I love Anne Lamott’s Bird By Bird on writing, which is full of hilarious and painfully true counsel for those of us nutty enough to try to write and hope someday someone might actually read our writing.

What do you wish you’d known early in your career that might have saved you some time and/or frustration in writing? In publishing?

That if you think you can just write your books and they’ll jump right off the shelves into people’s arms, you’d better be either incredibly lucky and become one of the few who get a first novel made into a movie and life-size action figure, or be incredibly nonchalant about the fact that your books will not ever sell well. Most of us ought to start thinking from the beginning like writers AND marketing masterminds. I’ve had to learn that the hard way.

How much marketing do you do? What have you found that particularly works well for you?
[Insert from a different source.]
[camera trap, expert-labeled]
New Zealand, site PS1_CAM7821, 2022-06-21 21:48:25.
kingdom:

I’ve only just recently gotten serious about marketing. And it takes a great deal of time and energy, whether you travel on book tours or use the internet or send out postcards to every living soul you know. I’m taking a financial risk right now by taking time out from teaching to spend more time promoting books. No idea if it will pay off, but there comes a time in any profession when you need to quit griping and being frustrated, and do something about what needs work--even if that means taking a risk.
I’m basically a fairly shy person, but promoting books also means being willing to go out and speak about what you’ve written, so I’m having to edge out of my comfort zone and say yes--and, God forbid, sometimes even drop hints to friends that wouldn’t it just be peachy to have me come to a signing or talk or whatever. The typical writer is not tremendously business-minded--most of us need remedial help. And a willingness to learn from each other, and from our publishers--who are also trying to figure out what works, by the way.

Do you have any parting words of advice?

Really glad you asked. Two quotes by two Churchills:

First, Sir Winston Churchill: “Never give up. Never, never, never give up.”
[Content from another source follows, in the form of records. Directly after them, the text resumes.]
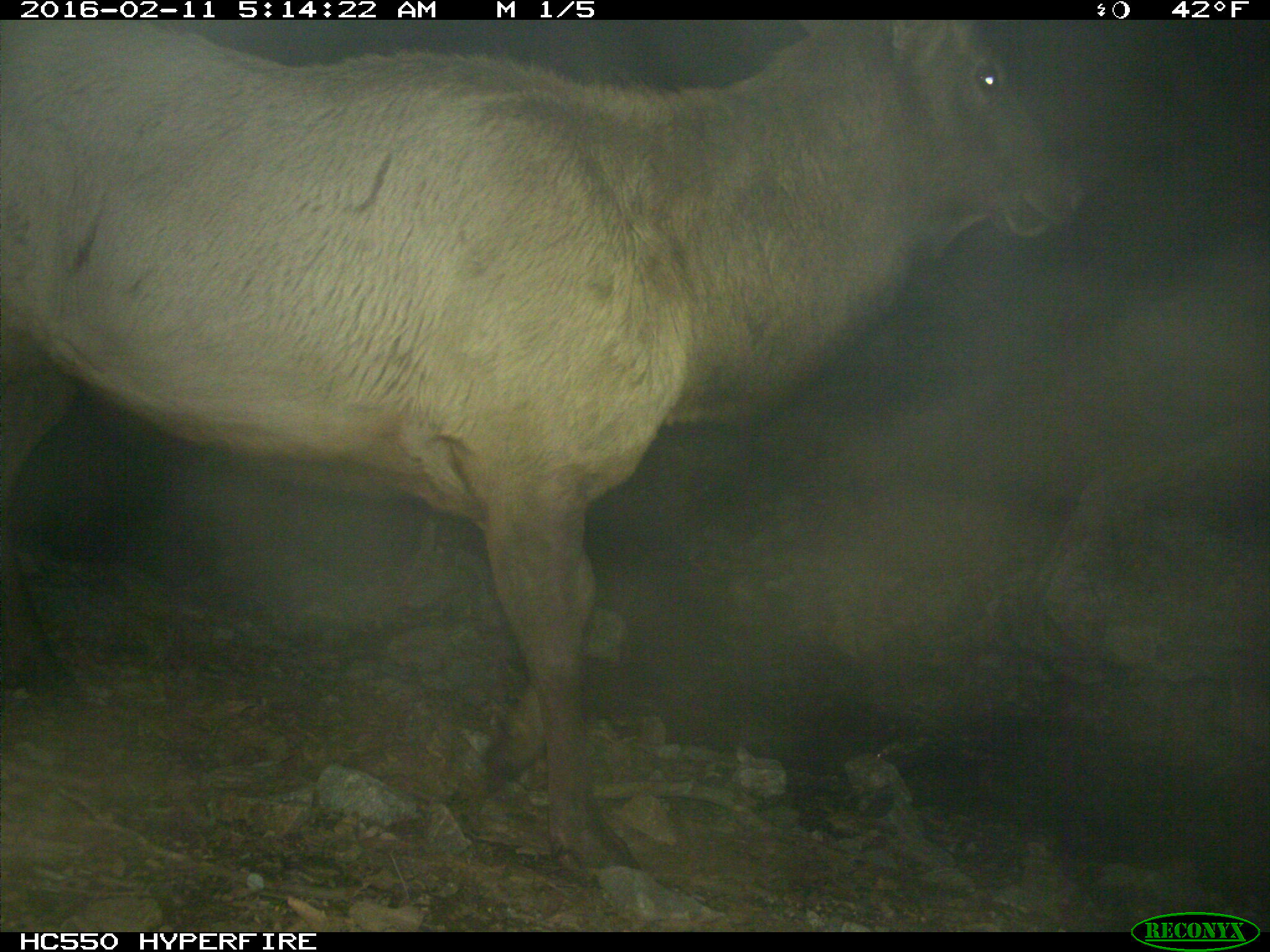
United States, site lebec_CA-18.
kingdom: Animalia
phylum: Chordata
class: Mammalia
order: Artiodactyla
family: Cervidae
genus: Cervus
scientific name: Cervus canadensis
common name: elk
The second comes from a friend who works for a children’s publisher. Just this week, she sent me a link to an article about one of their authors who’d met only with rejection her whole writing life, and now she’s just won the Newberry medal. The article began with a quote that I’ve found myself running over in my mind--and holding onto: Lord Randolph Churchill once characterized the career of Benjamin Disraeli as "Failure, failure, failure, partial success, renewed failure, ultimate and complete victory."
I love that.


  1. Thank you for the wonderful post/interview. I am not a writer but I am always looking for good reads. And I love supporting first-time authors. I have a lot of respect for writers. It's hard enough for me to comment on a blog let alone write a book. So, if you'll all keep writing, I'll keep reading!

    I just found/read a book by first-time author Paul Miller. His book is called A Place To Belong. A wonderful story somewhere between "To Kill A Mockingbird" and an American version of "Angela's Ashes". It's a wonderful story telling of terrible times with the added element of faith as a factor in surviving an incredibly rough childhood. I hope you have time to check it out. I heard that Mr. Miller may not write another book because the reason he wrote this was for his own therapy!

    Keep up the wonderful work!

    Happy writing and reading.

    Mary :>)

  2. Thanks, ladies, for a wonderful interview. I have to admit that I wrote my first novel for therapeutic reasons too (but was too ashamed to say it). Thanks, Joy, for your honesty and insight.

    Be certain I'll be looking for Blue Hole Back Home.

    Linda Leigh Hargrove,
    author of The Making of Isaac Hunt

  3. I loved this interview. Your book sounds beautiful.

    Thanks for sharing your writing process. I agree with you on the nonfiction/fiction publishing arena. It was easier for me to sell NF than F.

    Keep writing,
    Mary DeMuth

  4. I really liked that interview. Thanks!

    Beth Fehlbaum, author
    Courage in Patience, a story of hope for those who have endured abuse
    Chapter One is now posted online!